Il terzo è l'autodifesa. Niente "la nostra azienda ha standard altissimi" o "questo è accaduto malgrado i nostri sforzi". Non è rilevante. Rilevante è che il cliente è stato danneggiato. Punto.
Il quarto è dimenticare il follow-up. Il prompt funziona solo se, tre giorni dopo, mandi un breve messaggio: "Solo per confermare: il rimborso è stato processato, i tuoi prossimi ordini sono flaggati prioritari nel sistema, il nuovo alert è attivo". Non per controllare. Per dimostrare che eri sincero.
Quando il prompt diventa automatico
Dopo averlo usato una volta, non ripeterlo così. Le scuse ripetute con lo stesso testo suonano robotiche. La struttura rimane, le parole cambiano. Se il primo ritardo era logistica, il secondo è un difetto produttivo, la causa cambia e il risarcimento si adatta. Il prompt è la gabbia, non la gabbia di ferro.

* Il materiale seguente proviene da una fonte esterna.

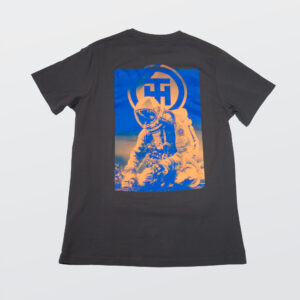 T-Shirt Neil by Moanet – Bild 8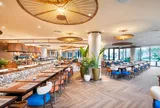 Vì sao Wyndham Garden Sonasea Vân Đồn được nhiều gia đình lựa chọn cho kỳ nghỉ cuối tuần?
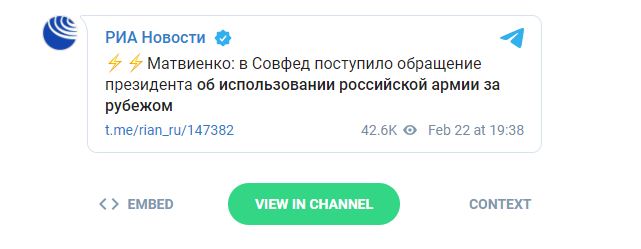 Capture.JPG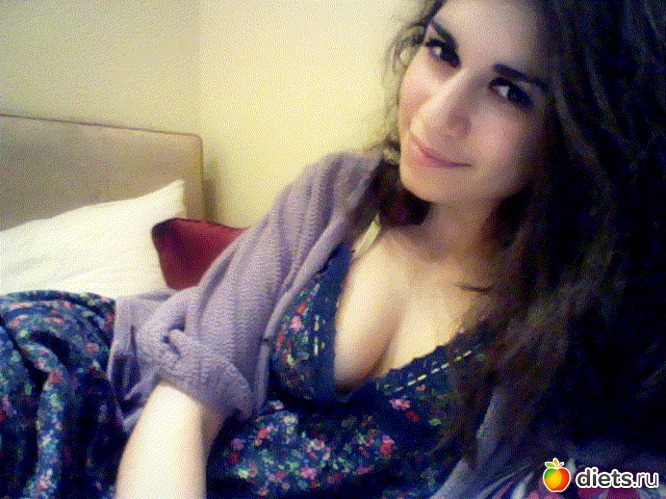 11 ����: Heya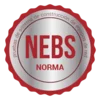 7.png 7.png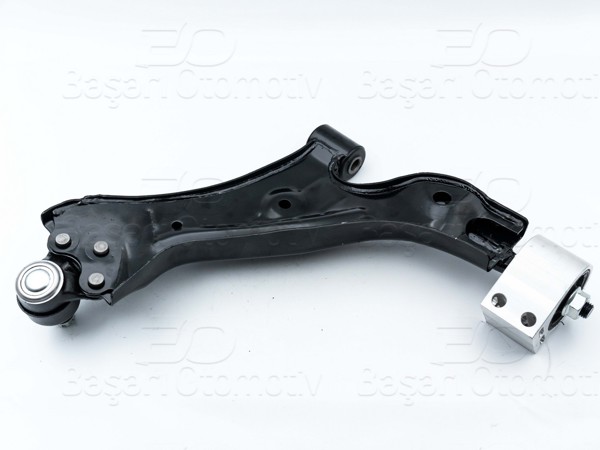 WISCO 2193215-00 | Salıncak Ön Sağ (Rotilli Burclu Sac) Opel Antara A 08-17 / Chevrolet Captiva 07 -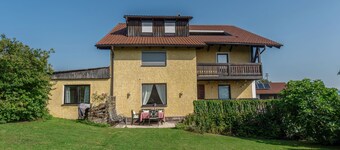 Apartment Carla by Interhome
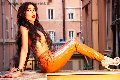 Foto Kettley Lovato Incontri Transescort Firenze - 10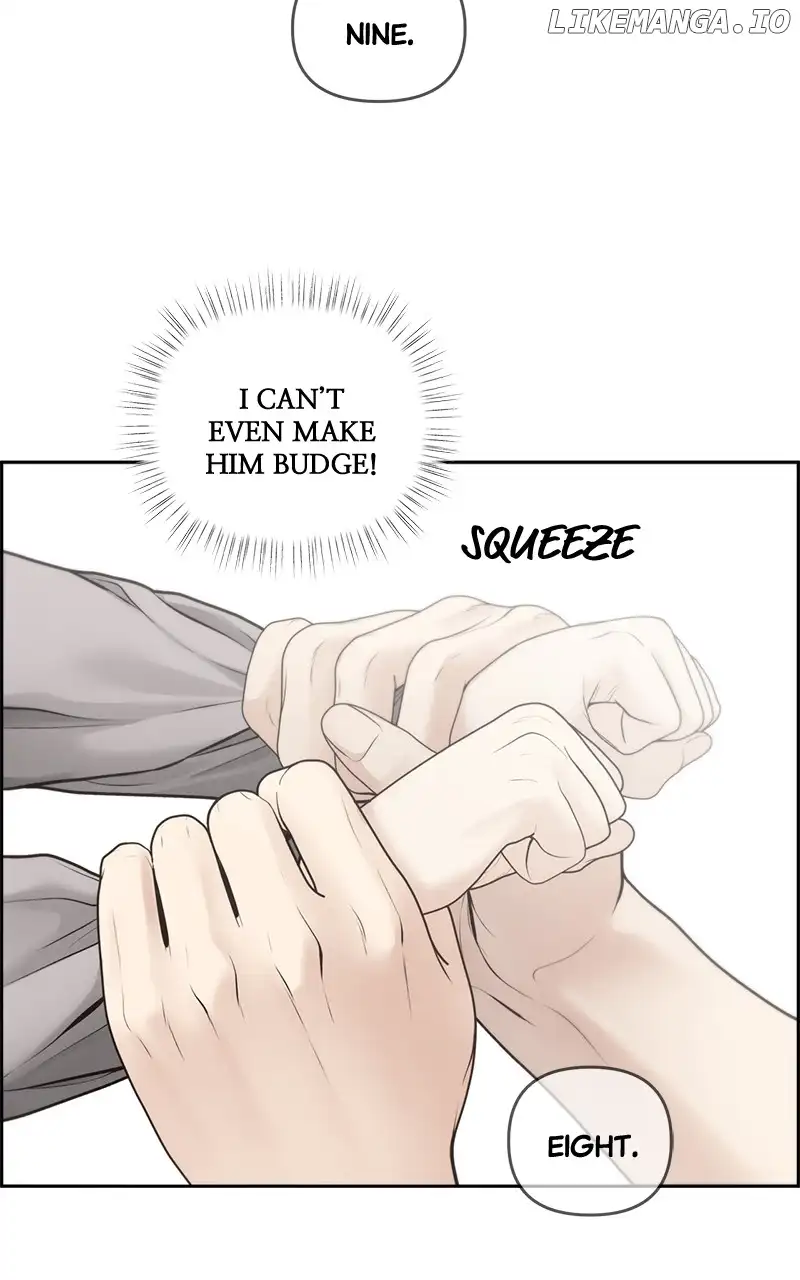 Only Hope chapter 61 page 69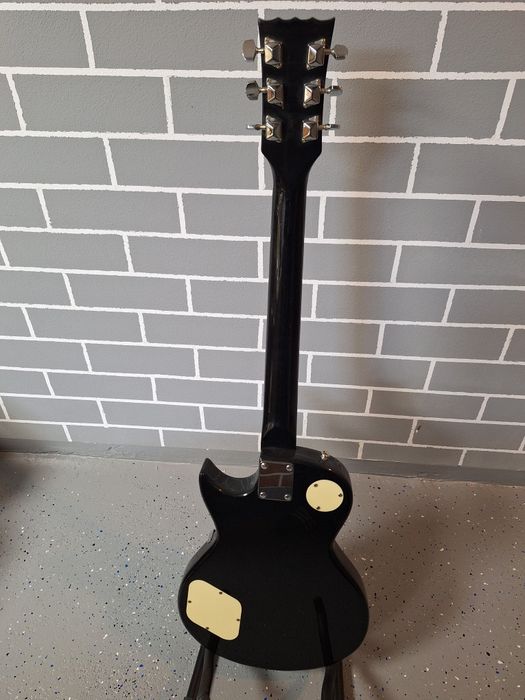 Gitara elektryczna Encore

Il valore reale di un prompt di scuse è pedagogico. Ti insegna a pensare come il cliente, non come l'azienda che spiega le proprie ragioni. Una volta acquisita questa abitudine, non avrai bisogno di rileggere un prompt. Scriverai naturalmente le scuse che funzionano.
Il cliente non vuole sentire una canzone preregistrata di pentimento. Vuole sentire che il danno è stato capito, che c'è un rimedio concreto, e che non accadrà di nuovo. Il prompt è solo lo schema che garantisce di comunicare questi tre punti nell'ordine giusto, veloce e senza scappatoie.